Home » Italy mobilises businesses for the Mattei plan to transform Africa

Italy mobilises businesses for the Mattei plan to transform Africa

Emphasising a unique approach, Rome aims to build long-lasting partnerships with nations. Key initiatives include pilot projects, innovative financial tools, and contributions to local vaccine production

Mattei Plan momentum. The Italian government is leveraging the power of the private sector to drive the success of the Mattei Plan for Africa, a bold initiative aimed at fostering sustainable development and cooperation across the continent.

  • Prime Minister Giorgia Meloni emphasised this strategy in a recent address to the national assembly of Confcommercio, the largest business association in Italy.
  • She also highlighted the plan’s practical focus: “What distinguishes the Mattei Plan from all other past initiatives is precisely its concreteness. We have not written a list of good intentions or declarations of principle. We have written a plan of achievable and realistic goals.”

Building lasting partnerships. The Italian government has clarified that the Mattei Plan is more than just a political strategy; it is a comprehensive effort to build lasting partnerships with African nations.

  • The Mattei plan distinguishes itself by focusing on six key areas: education and training, health, agriculture, water, energy, and infrastructure.
  • The trade exchange between Italy and Africa reached a value of 59.4 billion euros, down 14.6% compared to 2022, mainly due to greater diversification in energy resource procurement and a decline in prices.

Pilot projects launched. One of the plan’s first steps includes pilot projects in nine African countries, such as Algeria, Kenya, and Mozambique. These projects aim to lay the groundwork for long-term cooperation and development, creating a new model of engagement that prioritises practical outcomes over mere declarations.

  • At the G7 summit in Apulia, Italy established innovative financial tools to develop co-investment strategies in Africa with the African Development Bank and the World Bank.
  • Meloni highlighted a specific initiative: “We decided to contribute, with a financial commitment that can reach up to 320 million euros, to the ‘Lobito Corridor,’ an infrastructure system that will connect Angola to Zambia through the Democratic Republic of Congo.”

Italy’s unique approach. On Wednesday, Undersecretary Alfredo Mantovano highlighted Italy’s unique approach compared to other nations involved in Africa.

  • Unlike Russia’s military presence or China’s expansive infrastructure investments, Italy focuses on building trust and cooperation with African nations, ensuring that development projects are tailored to local populations’ specific needs and aspirations.
  • The stability of the Mediterranean ecosystem is “a precious asset” for Italy as “geography positions us as a natural antenna reflecting instability phenomena,” said Admiral Giuseppe Cavo Dragone, Italian Chief of Defence Staff. “Not being present means being condemned to irrelevance,” he added on Thursday at a conference organised today by the Italian Centre for Defence Higher Studies, the Defence General Staff, and the US think tank Atlantic Council.

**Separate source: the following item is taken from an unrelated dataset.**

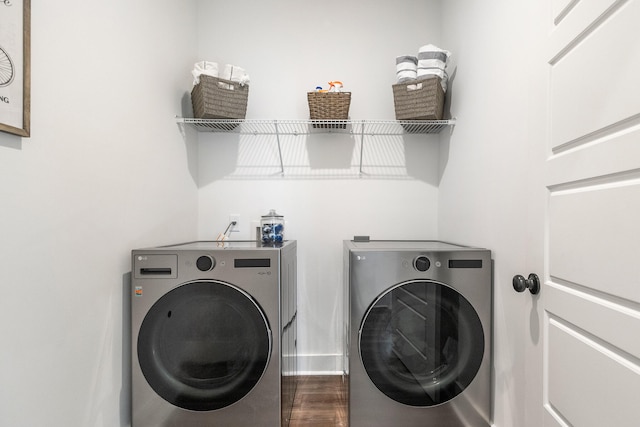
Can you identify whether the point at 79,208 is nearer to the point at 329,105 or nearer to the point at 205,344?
the point at 205,344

Vaccine partnership initiative. Deputy Prime Minister and Foreign Minister Antonio Tajani added a crucial dimension to the Mattei Plan by linking it with global health initiatives.

  • At the “Protecting Our Future” forum for vaccine sovereignty in Paris, Tajani announced Italy’s $150 million contribution to the African Vaccine Manufacturing Accelerator (AVMA). This initiative aims to bolster local vaccine production, ensuring Africa can produce 60% of its vaccine needs by 2040.
  • “With support for AVMA, in line with the spirit of the Mattei Plan, we want African nations to be not just recipients of aid but protagonists in a peer-to-peer collaboration for shared growth,” Tajani remarked.